*Texte fourni:*
⟨

La sécurité joue contre la religion

Ce sont les années 60 qui connurent une véritable révolution. Tout d’abord, d’autres valeurs furent mises en avant, telles que la liberté et l’individualisme. Ensuite, le boom économique changea également radicalement la structure de la société. Les nouvelles ressources permettaient alors toute une série de loisirs, que ce soit la voiture, la musique, le cinéma. Est-ce à dire que ce nouveau confort a joué un rôle dans la désertion du religieux? «Je parlerais moins de confort que de sécurité, corrige Mallory Schneuwly Purdie. On vit vraiment à présent dans un cadre sécuritaire. On n’a plus de guerre, on ne connaît pas de pénurie alimentaire ni de problèmes d’électricité: on sait que ça fonctionne. Cette sécurité fait qu’on a moins besoin de rechercher des justifications à nos malheurs ni à prier pour que ça change. L’Etat social a finalement remplacé dans certains domaines l’apport du religieux.» Et de relever que «dans les passages de crise existentielle, dans les cas de divorce, de deuil ou de licenciement, les gens ont tendance à revenir au religieux, à demander de l’aide en regardant le ciel».

⟩

*Données enregistrées:*

⟨

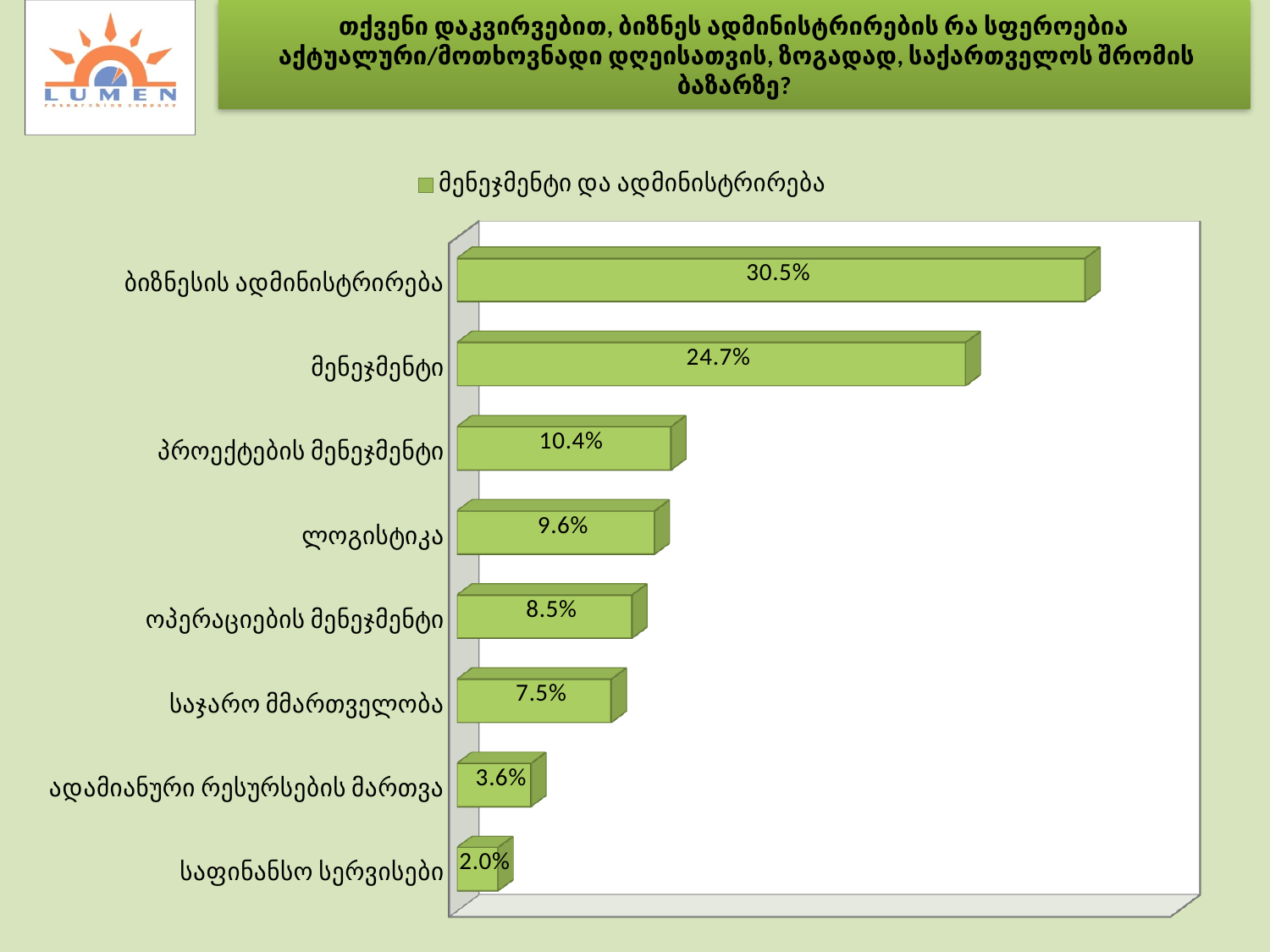
What is the difference between the values for ბიზნესის ადმინისტრირება and მენეჯმენტი? 5.8% How many categories are shown in the chart? 8 What is the value for ბიზნესის ადმინისტრირება? 30.5% What is the value for ადამიანური რესურსების მართვა? 3.6% What is the difference between the values for პროექტების მენეჯმენტი and საჯარო მმართველობა? 2.9% What is the legend entry shown above the chart? მენეჯმენტი და ადმინისტრირება Which is larger, the value for ოპერაციების მენეჯმენტი or the value for საჯარო მმართველობა? ოპერაციების მენეჯმენტი What is the value for ლოგისტიკა? 9.6% What kind of chart is shown on the slide? Bar chart Which category has the highest value? ბიზნესის ადმინისტრირება Which category has the lowest value? საფინანსო სერვისები How many series does the legend list? 1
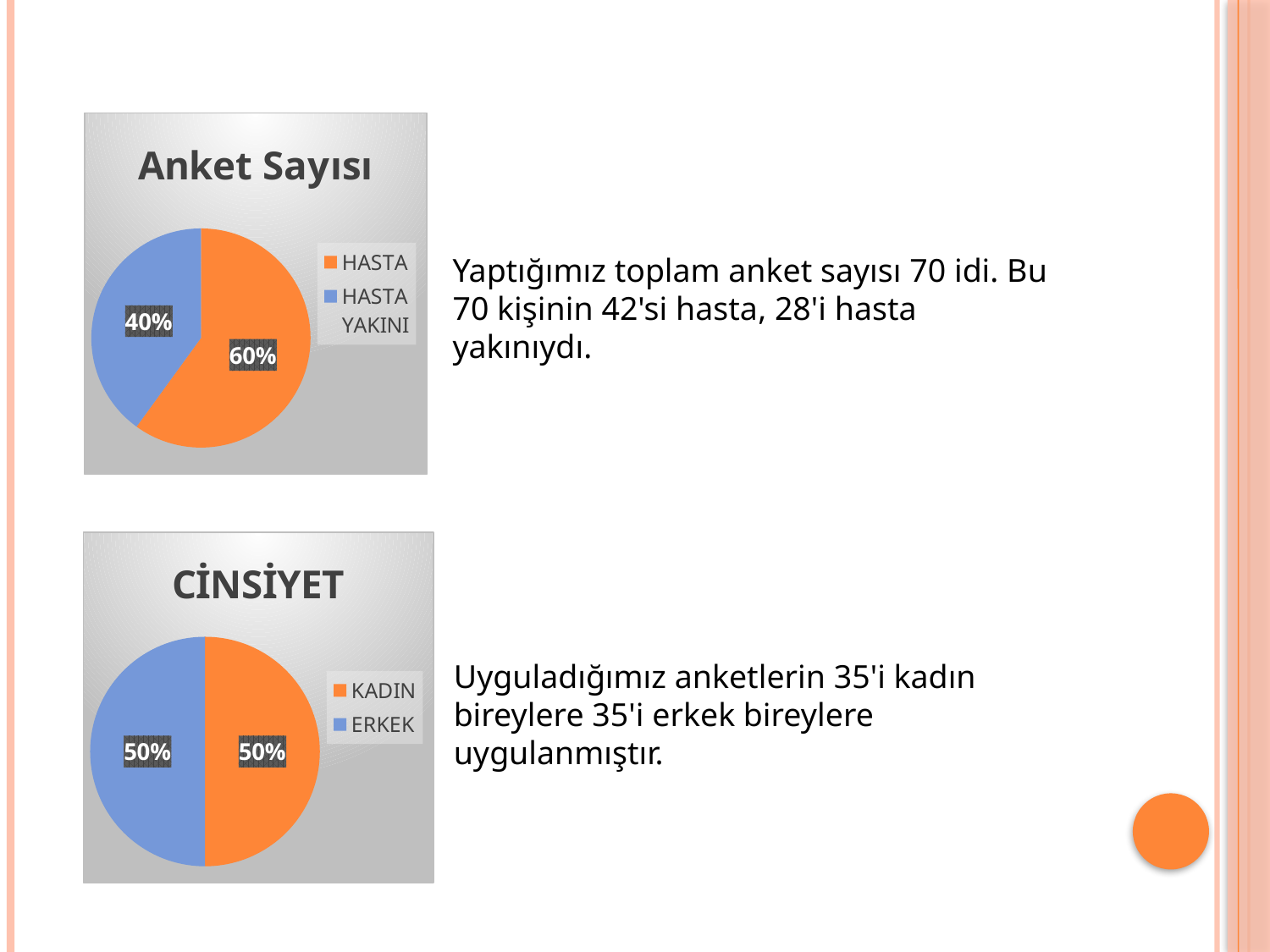
In the "Anket Sayısı" chart, how many slices does the pie have? 2 In the "Anket Sayısı" chart, which is larger, HASTA or HASTA YAKINI? HASTA In the "Anket Sayısı" chart, which slice is the smallest? HASTA YAKINI In the "CİNSİYET" chart, what share of the pie is ERKEK? 50% In the "Anket Sayısı" chart, what is the difference in percentage points between the HASTA and HASTA YAKINI slices? 20 percentage points What kind of chart is the "Anket Sayısı" chart? Pie chart In the "Anket Sayısı" chart, which slice is the largest? HASTA In the "CİNSİYET" chart, what colour is the KADIN slice? Orange In the "CİNSİYET" chart, what share of the pie is KADIN? 50% In the "Anket Sayısı" chart, what share of the pie is HASTA? 60% In the "CİNSİYET" chart, how many entries does the legend list? 2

⟩

*Activité A:* D'après le texte sur la sécurité et la religion, quelles valeurs furent mises en avant dans les années 60 ?
*Activité B:* Poursuivez le texte sur la sécurité et la religion à partir de sa dernière phrase.

*Production de l'exercice A:* La liberté et l'individualisme.

*Production de l'exercice B:*
Mallory Schneuwly Purdie. Sociologue des religions. Nicole Chuard © UNIL
Mallory Schneuwly Purdie. Sociologue des religions. Nicole Chuard © UNIL

La religion en pièces détachées

Les loisirs ne sont, en effet, pas les seuls à être entrés en concurrence avec le religieux. «Les religions sont multifonctionnelles, les concurrences viennent donc de toutes parts», pose Jörg Stolz. Et de faire la liste: du lien social, qui peut être remplacé par le club de sport ou toute association, du sentiment de sécurité, qui peut être atténué par les assurances privées, du réconfort, qui peut être pris en charge par les psychologues, des conseils, qui peuvent être aujourd’hui prodigués par toutes sortes de coaches. Sans parler de la question du spirituel qui peut être relayée par moult pratiques alternatives (lire en page 38). «Voilà une des raisons pour lesquelles on voit les groupes religieux commencer à utiliser eux-mêmes le marketing religieux», avance Jörg Stolz. «Ils comprennent qu’ils doivent rester concurrentiels.»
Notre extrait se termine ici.